Supplied text
+---+
According to the foremost philosopher of biology, the late Ernst Mayr, one of the most important advances in biological science has been population thinking. That is, we now understand that all the members of a population (or any other set of individuals) have individual variability. They are not all the same. Without this understanding, nobody could grasp the concept of natural selection. How could some individuals in a population (of bacteria, trees, or humans) have more offspring than others (aside from sheer luck) if they were all the same?
Here is one simple example. In this photo, I hold in my hand acorns from two post oak trees. The acorns from one tree are larger than those from another tree. I show that this difference in size is greater between trees than it is among the acorns from a single tree. The two on the left are from one tree, the two on the right from another, of the same species.
Darwin based his theory of natural selection on the work of Thomas Robert Malthus, the economist who said that there were always more people than resources, at least most of the time. Suffering and privation were, therefore, inevitable. Darwin did not simply apply this idea to plants and animals, as some people think. Darwin had to make the transition to population thinking. Even Malthus did not have population thinking; to him, all members of a human population were the same: they all worked, ate, had babies, and died, pretty much the same way.
The lack of population thinking is also why early experiments did not have replication. Bacon used only two chickens in his freezing experiment, and Redi had only two flasks for his spontaneous generation experiment. If all chickens, and all flasks with meat in them, were the same, then replication is not necessary.
+---+
Extracted entries

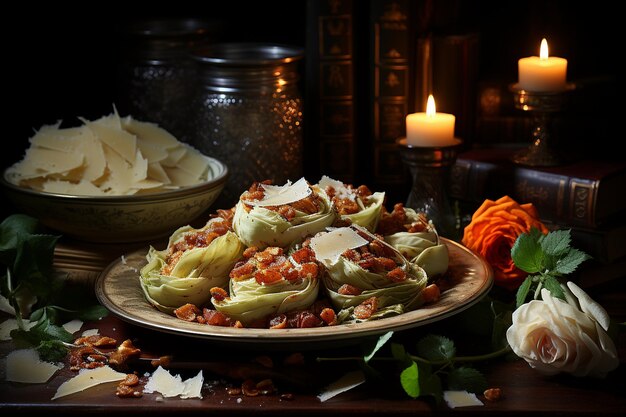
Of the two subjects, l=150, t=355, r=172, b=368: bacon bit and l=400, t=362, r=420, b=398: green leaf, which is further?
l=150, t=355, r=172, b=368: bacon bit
+---+
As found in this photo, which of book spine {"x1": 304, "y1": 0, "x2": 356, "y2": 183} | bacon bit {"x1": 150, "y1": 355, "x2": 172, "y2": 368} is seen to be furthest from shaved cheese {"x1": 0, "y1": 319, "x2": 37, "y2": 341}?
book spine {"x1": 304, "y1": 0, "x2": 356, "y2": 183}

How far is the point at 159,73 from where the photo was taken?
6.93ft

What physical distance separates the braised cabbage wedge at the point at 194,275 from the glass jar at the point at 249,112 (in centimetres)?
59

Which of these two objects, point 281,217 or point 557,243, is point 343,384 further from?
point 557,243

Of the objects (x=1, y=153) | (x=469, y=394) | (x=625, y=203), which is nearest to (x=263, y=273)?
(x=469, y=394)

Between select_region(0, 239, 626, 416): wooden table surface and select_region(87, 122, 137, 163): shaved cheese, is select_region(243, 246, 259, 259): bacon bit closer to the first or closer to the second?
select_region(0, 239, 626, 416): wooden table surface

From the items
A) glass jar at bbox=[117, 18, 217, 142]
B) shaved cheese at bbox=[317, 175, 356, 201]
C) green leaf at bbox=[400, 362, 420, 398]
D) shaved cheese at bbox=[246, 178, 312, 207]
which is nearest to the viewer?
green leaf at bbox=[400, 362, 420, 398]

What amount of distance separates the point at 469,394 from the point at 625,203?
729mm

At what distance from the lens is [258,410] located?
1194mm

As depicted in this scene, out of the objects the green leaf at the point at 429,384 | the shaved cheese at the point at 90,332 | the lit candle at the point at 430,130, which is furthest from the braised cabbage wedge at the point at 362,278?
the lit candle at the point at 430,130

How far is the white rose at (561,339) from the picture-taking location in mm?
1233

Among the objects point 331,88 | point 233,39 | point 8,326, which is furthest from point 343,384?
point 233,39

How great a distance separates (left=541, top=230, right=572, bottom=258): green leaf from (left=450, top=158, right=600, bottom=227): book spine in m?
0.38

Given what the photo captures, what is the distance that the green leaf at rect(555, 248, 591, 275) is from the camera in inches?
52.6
+---+
Required action 1
List every person named in the passage on population thinking.
Required action 2
Reproduce the portion of the passage on population thinking between "Darwin based his" and "the same way.", inclusive.
Required action 3
Pick up the passage on population thinking at its final sentence and continue writing from that point.

Exercise result 1
Ernst Mayr
Darwin
Thomas Robert Malthus
Bacon
Redi

Exercise result 2
Darwin based his theory of natural selection on the work of Thomas Robert Malthus, the economist who said that there were always more people than resources, at least most of the time. Suffering and privation were, therefore, inevitable. Darwin did not simply apply this idea to plants and animals, as some people think. Darwin had to make the transition to population thinking. Even Malthus did not have population thinking; to him, all members of a human population were the same: they all worked, ate, had babies, and died, pretty much the same way.

Exercise result 3
Common sense, they say, is neither common nor sense. Many people, when they see an example of something, assume that it represents the entire picture. If some Republicans commit an act of domestic terrorism, as happened this last January 6, then all of them will, if given the opportunity. This is not true (I think). Because of individual differences, you need a sample. When I studied how much garbage was left along Oklahoma roadsides, I counted the garbage from many different stretches of roadside, and not just the ones that looked trashy. If I simply looked at the trashiest roadside, and assumed it was typical, I would have reached the incorrect conclusion that Oklahoma highways have over 300 pieces of garbage per mile. (Actually, it is “only” 100.)
How do we know that we have looked at enough samples of people, things, or places to draw a legitimate conclusion about them? That, my friend, is what the science of statistics is all about. And that is another story, though not one you will probably read in this blog.